Joint Oireachtas Committee on Climate Action

Engagement with the Commission for Regulation of Utilities

Ms Aoife MacEvilly:

I will return to the Deputy’s question around how we are monitoring hedging activity or price development, to put it like that, in the market. We undertake ongoing market analysis. Our team looks at international price drivers, at the indigenous drivers around increasing network charges and we track what is happening with retail prices against the price drivers that we see. We find over time that the retail prices are following the underlying market and network price drivers, but at a lag because of the hedging. We have not seen anything to change that view. That does not require us to go into depth in each individual hedging strategy of each individual supplier but it is more the broader market evolution of prices versus the evolution of the price drivers. If that changes, then we will of course come back and look at what is happening and what action we need to take to ensure that households are protected. This is because we know that there are households which are struggling greatly. We can see this in the numbers but we hear it on the phones when people call in and they are in real trouble.
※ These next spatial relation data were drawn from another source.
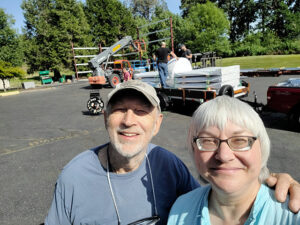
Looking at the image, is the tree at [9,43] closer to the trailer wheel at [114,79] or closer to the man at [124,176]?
the trailer wheel at [114,79]

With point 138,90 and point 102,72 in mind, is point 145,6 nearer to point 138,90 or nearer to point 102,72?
point 102,72

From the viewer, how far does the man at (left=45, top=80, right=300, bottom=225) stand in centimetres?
164

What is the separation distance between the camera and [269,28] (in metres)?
51.0

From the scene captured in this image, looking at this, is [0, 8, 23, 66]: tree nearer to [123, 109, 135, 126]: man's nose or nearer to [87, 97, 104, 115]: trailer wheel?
[87, 97, 104, 115]: trailer wheel

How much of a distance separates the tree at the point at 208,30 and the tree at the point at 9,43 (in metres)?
30.2

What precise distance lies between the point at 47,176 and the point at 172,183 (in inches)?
139

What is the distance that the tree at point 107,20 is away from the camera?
36.9 metres

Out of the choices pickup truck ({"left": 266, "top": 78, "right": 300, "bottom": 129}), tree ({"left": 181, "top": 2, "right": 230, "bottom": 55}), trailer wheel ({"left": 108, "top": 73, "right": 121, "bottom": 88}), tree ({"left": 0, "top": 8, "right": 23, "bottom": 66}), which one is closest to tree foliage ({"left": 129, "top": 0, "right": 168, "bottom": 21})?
tree ({"left": 181, "top": 2, "right": 230, "bottom": 55})

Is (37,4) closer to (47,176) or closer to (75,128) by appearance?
(75,128)

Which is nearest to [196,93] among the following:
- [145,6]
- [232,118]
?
[232,118]

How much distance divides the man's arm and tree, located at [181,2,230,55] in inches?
1713

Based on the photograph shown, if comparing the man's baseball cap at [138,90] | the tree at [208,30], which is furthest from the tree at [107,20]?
the man's baseball cap at [138,90]

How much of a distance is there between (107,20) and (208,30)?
1966 cm

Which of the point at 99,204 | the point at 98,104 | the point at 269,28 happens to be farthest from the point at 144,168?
the point at 269,28
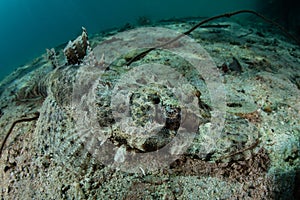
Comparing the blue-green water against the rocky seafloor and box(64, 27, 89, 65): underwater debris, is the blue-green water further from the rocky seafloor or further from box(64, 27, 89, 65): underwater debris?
the rocky seafloor

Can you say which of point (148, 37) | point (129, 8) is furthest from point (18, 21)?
point (148, 37)

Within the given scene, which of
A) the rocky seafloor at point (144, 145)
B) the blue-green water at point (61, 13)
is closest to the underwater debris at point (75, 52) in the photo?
the rocky seafloor at point (144, 145)

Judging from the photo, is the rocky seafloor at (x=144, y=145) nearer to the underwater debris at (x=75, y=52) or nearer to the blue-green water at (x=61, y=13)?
the underwater debris at (x=75, y=52)

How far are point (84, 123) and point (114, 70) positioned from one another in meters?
0.64

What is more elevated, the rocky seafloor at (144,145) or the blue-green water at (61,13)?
the blue-green water at (61,13)

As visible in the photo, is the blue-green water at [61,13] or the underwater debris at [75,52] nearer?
the underwater debris at [75,52]

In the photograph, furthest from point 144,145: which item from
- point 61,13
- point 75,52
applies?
point 61,13

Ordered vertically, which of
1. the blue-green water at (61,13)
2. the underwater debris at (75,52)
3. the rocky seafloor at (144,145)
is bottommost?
the rocky seafloor at (144,145)

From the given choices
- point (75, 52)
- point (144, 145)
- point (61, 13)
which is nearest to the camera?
point (144, 145)

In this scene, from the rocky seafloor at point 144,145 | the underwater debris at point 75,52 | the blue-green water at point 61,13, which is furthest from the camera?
the blue-green water at point 61,13

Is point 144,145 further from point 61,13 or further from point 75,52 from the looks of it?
point 61,13

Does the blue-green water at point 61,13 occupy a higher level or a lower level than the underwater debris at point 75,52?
higher

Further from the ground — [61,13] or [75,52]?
[61,13]

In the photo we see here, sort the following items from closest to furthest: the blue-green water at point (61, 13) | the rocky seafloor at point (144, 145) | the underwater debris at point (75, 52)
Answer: the rocky seafloor at point (144, 145), the underwater debris at point (75, 52), the blue-green water at point (61, 13)
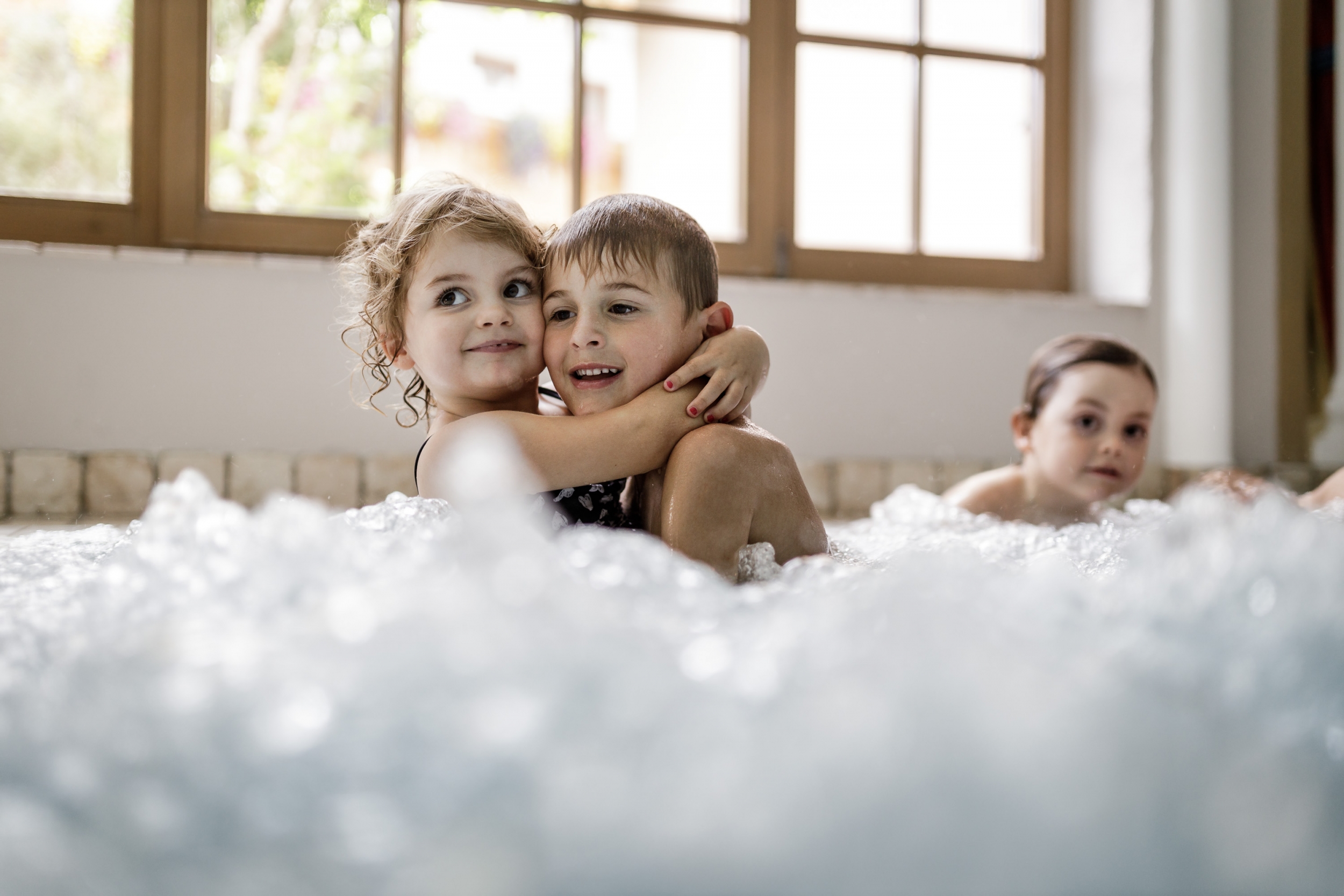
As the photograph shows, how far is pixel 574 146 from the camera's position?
95.2 inches

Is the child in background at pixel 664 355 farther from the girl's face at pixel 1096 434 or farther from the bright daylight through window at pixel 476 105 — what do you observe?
the bright daylight through window at pixel 476 105

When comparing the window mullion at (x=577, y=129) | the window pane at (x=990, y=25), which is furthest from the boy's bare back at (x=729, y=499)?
the window pane at (x=990, y=25)

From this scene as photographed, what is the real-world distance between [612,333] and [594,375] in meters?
0.06

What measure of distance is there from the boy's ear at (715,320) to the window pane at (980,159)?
1.61 metres

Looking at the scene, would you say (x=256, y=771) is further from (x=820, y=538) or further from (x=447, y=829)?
(x=820, y=538)

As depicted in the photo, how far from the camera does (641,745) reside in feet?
1.33

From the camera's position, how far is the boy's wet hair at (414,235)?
1.24 meters

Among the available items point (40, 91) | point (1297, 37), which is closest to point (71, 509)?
point (40, 91)

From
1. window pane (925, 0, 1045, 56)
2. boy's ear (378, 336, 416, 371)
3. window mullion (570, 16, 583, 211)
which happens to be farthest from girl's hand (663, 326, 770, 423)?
window pane (925, 0, 1045, 56)

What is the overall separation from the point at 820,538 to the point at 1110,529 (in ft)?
1.89

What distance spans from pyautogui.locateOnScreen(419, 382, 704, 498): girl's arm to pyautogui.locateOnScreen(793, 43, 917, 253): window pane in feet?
5.73

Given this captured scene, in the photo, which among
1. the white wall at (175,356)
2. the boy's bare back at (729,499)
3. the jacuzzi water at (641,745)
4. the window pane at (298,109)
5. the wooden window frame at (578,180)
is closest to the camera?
the jacuzzi water at (641,745)

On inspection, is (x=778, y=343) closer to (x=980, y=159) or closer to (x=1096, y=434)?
(x=1096, y=434)

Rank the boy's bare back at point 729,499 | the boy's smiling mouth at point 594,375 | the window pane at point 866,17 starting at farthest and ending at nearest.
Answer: the window pane at point 866,17
the boy's smiling mouth at point 594,375
the boy's bare back at point 729,499
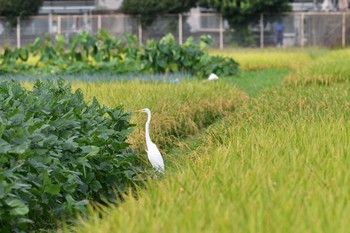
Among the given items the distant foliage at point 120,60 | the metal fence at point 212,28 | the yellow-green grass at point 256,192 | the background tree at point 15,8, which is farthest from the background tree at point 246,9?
the yellow-green grass at point 256,192

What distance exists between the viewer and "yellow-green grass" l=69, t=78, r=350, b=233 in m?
3.48

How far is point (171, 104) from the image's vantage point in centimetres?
934

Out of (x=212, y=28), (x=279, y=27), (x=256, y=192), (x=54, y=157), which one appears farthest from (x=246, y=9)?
(x=256, y=192)

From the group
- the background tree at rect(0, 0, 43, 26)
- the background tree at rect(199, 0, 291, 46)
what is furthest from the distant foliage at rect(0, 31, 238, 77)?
the background tree at rect(0, 0, 43, 26)

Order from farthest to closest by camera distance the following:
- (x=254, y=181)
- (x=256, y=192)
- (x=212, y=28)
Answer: (x=212, y=28) → (x=254, y=181) → (x=256, y=192)

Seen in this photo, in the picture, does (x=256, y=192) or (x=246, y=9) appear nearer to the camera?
(x=256, y=192)

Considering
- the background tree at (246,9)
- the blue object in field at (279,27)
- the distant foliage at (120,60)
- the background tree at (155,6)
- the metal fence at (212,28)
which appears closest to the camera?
the distant foliage at (120,60)

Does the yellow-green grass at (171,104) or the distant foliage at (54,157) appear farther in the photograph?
the yellow-green grass at (171,104)

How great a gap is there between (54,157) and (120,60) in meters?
12.4

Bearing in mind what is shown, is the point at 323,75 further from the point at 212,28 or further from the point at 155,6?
the point at 155,6

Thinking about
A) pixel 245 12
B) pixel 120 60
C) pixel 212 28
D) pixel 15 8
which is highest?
pixel 15 8

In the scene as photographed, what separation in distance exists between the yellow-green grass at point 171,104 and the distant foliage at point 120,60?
18.2ft

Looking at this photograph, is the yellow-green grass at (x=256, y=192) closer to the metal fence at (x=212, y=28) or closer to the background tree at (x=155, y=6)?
the metal fence at (x=212, y=28)

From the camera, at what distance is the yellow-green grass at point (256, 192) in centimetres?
348
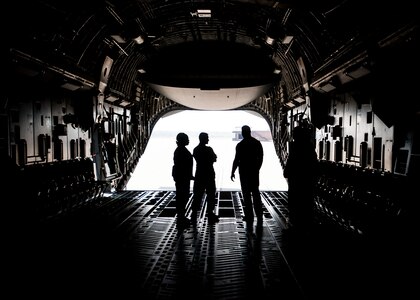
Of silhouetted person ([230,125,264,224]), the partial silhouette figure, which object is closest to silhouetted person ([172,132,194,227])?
silhouetted person ([230,125,264,224])

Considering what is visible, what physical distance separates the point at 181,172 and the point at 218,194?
15.6 feet

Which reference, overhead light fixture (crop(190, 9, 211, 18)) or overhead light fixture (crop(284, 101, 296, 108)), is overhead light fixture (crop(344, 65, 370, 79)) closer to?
overhead light fixture (crop(190, 9, 211, 18))

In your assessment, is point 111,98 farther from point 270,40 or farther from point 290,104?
point 290,104

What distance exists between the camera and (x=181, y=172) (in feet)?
23.7

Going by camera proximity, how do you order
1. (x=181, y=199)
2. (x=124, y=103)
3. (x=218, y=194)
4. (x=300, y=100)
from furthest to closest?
1. (x=124, y=103)
2. (x=300, y=100)
3. (x=218, y=194)
4. (x=181, y=199)

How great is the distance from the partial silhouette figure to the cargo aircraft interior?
296mm

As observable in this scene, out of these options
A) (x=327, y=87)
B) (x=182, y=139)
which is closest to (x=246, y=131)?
(x=182, y=139)

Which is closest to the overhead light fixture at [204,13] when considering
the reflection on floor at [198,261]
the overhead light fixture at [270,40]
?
the overhead light fixture at [270,40]

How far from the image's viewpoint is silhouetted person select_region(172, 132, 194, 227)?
719 centimetres

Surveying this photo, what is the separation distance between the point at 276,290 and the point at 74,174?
22.6 ft

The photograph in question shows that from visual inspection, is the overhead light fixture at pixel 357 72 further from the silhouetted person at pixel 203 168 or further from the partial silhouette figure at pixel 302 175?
the silhouetted person at pixel 203 168

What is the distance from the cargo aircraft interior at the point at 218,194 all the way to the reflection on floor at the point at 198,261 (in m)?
0.03

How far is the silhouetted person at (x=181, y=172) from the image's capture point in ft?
23.6

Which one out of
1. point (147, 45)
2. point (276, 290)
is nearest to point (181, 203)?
point (276, 290)
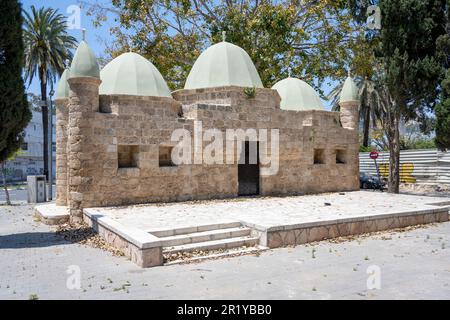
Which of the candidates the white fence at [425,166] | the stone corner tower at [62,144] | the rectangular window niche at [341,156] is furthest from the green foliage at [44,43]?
the white fence at [425,166]

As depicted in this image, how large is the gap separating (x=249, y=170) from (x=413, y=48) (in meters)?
7.78

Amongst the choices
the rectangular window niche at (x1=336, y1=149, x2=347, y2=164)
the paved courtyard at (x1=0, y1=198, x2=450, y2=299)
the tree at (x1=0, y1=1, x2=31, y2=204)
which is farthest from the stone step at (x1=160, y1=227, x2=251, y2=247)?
the rectangular window niche at (x1=336, y1=149, x2=347, y2=164)

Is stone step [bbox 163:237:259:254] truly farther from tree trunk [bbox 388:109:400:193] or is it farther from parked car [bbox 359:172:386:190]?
parked car [bbox 359:172:386:190]

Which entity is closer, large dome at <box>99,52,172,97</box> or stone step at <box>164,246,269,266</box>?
stone step at <box>164,246,269,266</box>

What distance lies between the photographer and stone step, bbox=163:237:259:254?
24.0 feet

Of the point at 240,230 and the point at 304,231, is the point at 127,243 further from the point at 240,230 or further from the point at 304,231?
the point at 304,231

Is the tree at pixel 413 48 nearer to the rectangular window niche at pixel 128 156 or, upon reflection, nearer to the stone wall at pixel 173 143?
the stone wall at pixel 173 143


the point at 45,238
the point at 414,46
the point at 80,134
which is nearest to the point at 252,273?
the point at 45,238

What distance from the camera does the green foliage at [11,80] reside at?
8.65 m

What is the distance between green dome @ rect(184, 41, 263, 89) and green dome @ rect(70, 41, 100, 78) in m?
4.17

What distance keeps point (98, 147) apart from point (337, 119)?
10.0 m

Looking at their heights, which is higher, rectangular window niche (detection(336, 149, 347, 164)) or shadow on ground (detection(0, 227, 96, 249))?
rectangular window niche (detection(336, 149, 347, 164))

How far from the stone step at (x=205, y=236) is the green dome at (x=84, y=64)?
563 centimetres

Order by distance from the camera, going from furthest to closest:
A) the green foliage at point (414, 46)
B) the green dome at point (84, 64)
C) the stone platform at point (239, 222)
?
1. the green foliage at point (414, 46)
2. the green dome at point (84, 64)
3. the stone platform at point (239, 222)
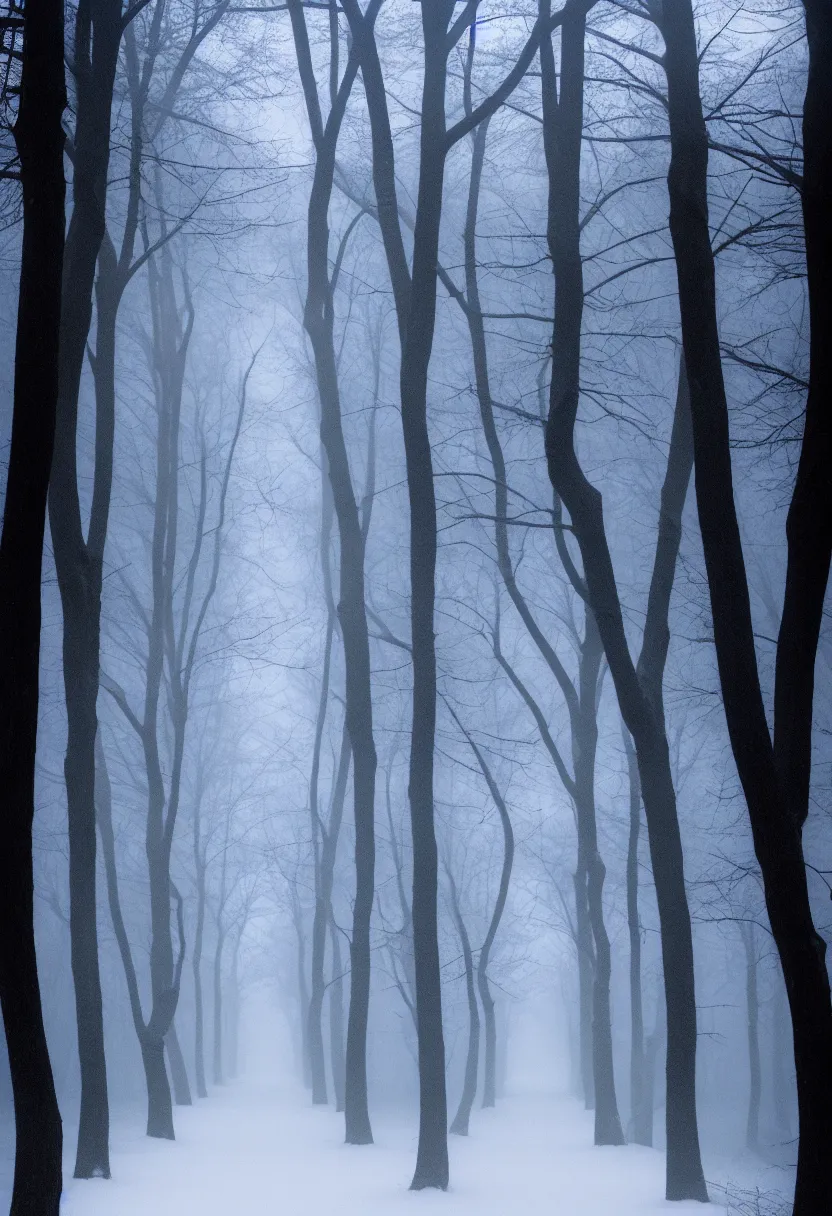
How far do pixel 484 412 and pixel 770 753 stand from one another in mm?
6888

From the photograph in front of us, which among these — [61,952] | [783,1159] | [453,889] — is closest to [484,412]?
[453,889]

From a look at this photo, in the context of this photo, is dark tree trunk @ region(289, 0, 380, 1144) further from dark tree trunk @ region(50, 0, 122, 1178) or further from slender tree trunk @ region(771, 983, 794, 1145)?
slender tree trunk @ region(771, 983, 794, 1145)

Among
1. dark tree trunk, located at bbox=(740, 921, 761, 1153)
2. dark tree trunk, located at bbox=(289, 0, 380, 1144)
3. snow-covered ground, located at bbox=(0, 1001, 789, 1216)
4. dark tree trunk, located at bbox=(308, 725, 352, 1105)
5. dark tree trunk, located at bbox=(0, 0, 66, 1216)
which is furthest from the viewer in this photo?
dark tree trunk, located at bbox=(740, 921, 761, 1153)

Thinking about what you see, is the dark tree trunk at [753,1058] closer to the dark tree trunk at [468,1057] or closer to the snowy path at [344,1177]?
the dark tree trunk at [468,1057]

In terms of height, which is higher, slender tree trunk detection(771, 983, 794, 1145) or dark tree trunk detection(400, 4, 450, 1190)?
dark tree trunk detection(400, 4, 450, 1190)

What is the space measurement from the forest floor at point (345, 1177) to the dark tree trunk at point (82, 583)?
0.84 metres

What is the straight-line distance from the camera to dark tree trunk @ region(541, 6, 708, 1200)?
7.93 m

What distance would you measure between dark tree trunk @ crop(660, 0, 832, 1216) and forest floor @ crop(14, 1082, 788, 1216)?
2.56m

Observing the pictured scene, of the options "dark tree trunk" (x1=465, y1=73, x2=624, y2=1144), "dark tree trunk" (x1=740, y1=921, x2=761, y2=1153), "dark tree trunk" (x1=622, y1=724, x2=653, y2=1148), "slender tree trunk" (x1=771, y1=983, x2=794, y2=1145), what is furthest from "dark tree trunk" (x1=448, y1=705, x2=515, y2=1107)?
"slender tree trunk" (x1=771, y1=983, x2=794, y2=1145)

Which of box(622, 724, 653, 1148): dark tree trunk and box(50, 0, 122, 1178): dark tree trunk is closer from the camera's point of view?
box(50, 0, 122, 1178): dark tree trunk

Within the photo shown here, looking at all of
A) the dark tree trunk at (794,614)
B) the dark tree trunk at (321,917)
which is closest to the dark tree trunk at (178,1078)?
the dark tree trunk at (321,917)

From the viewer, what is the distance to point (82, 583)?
363 inches

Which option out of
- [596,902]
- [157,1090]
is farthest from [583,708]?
[157,1090]

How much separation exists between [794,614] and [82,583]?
582 cm
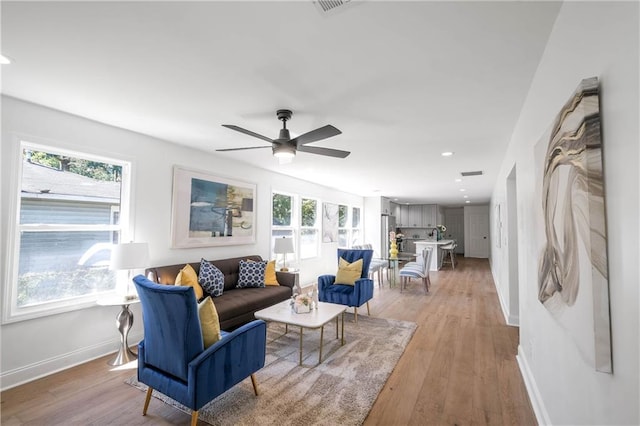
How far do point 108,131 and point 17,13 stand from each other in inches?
73.1

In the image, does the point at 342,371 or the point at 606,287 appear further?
the point at 342,371

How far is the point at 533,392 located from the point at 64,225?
A: 14.8ft

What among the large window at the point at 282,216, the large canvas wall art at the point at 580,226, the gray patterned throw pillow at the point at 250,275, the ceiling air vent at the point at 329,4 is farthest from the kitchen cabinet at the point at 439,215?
the ceiling air vent at the point at 329,4

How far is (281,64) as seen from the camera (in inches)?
77.5

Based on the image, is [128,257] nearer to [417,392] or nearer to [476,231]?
[417,392]

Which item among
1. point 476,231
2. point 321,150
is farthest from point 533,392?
point 476,231

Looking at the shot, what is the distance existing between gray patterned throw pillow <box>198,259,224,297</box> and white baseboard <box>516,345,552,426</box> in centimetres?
341

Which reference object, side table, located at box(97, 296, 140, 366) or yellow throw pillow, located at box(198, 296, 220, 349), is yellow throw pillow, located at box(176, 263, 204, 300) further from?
yellow throw pillow, located at box(198, 296, 220, 349)

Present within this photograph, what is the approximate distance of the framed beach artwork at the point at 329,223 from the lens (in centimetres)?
743

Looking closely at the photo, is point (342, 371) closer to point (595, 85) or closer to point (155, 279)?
point (155, 279)

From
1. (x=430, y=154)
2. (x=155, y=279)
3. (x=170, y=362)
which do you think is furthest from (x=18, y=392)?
(x=430, y=154)

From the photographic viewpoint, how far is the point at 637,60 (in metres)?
0.81

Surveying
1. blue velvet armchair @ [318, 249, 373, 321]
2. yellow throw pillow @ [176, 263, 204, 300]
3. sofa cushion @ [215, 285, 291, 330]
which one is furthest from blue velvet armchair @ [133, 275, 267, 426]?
blue velvet armchair @ [318, 249, 373, 321]

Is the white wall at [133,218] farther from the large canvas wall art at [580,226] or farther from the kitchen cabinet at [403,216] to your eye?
the kitchen cabinet at [403,216]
We are very anxious to see this happening also.

The conversations we have with suppliers are challenging conversations based on the data we have in front of us. With the clarity we are giving them, we expect to see this happening. We expect to see what we have always said, which is that the prices follow on from the market trends. We also have been clear to these suppliers that we are not here to be apologists for electricity suppliers in their pricing strategies. Actually, we have been challenging them a little bit about why they are not explaining to their customers a bit better as to where they are with regard to hedging and what customers can expect.

The reason we are trying to explain this is that we are concerned to manage expectation for customers that suddenly prices are going to go back down to where they were because the reality is, as Commissioner Gannon has pointed out, that wholesale prices are still about double where they were. It is coming down slower than we would all like and it will not come down to the level it was before. That is just the clarity we are trying to provide to customers. It is important because the customers who are in debt now really need to be actively seeking support in order that they are not in a worse position when we come into next winter.

That is why we are also reviewing the customer protections for next winter because our concern is that we will still need customer protections for the customers who are in debt now. That is where we are.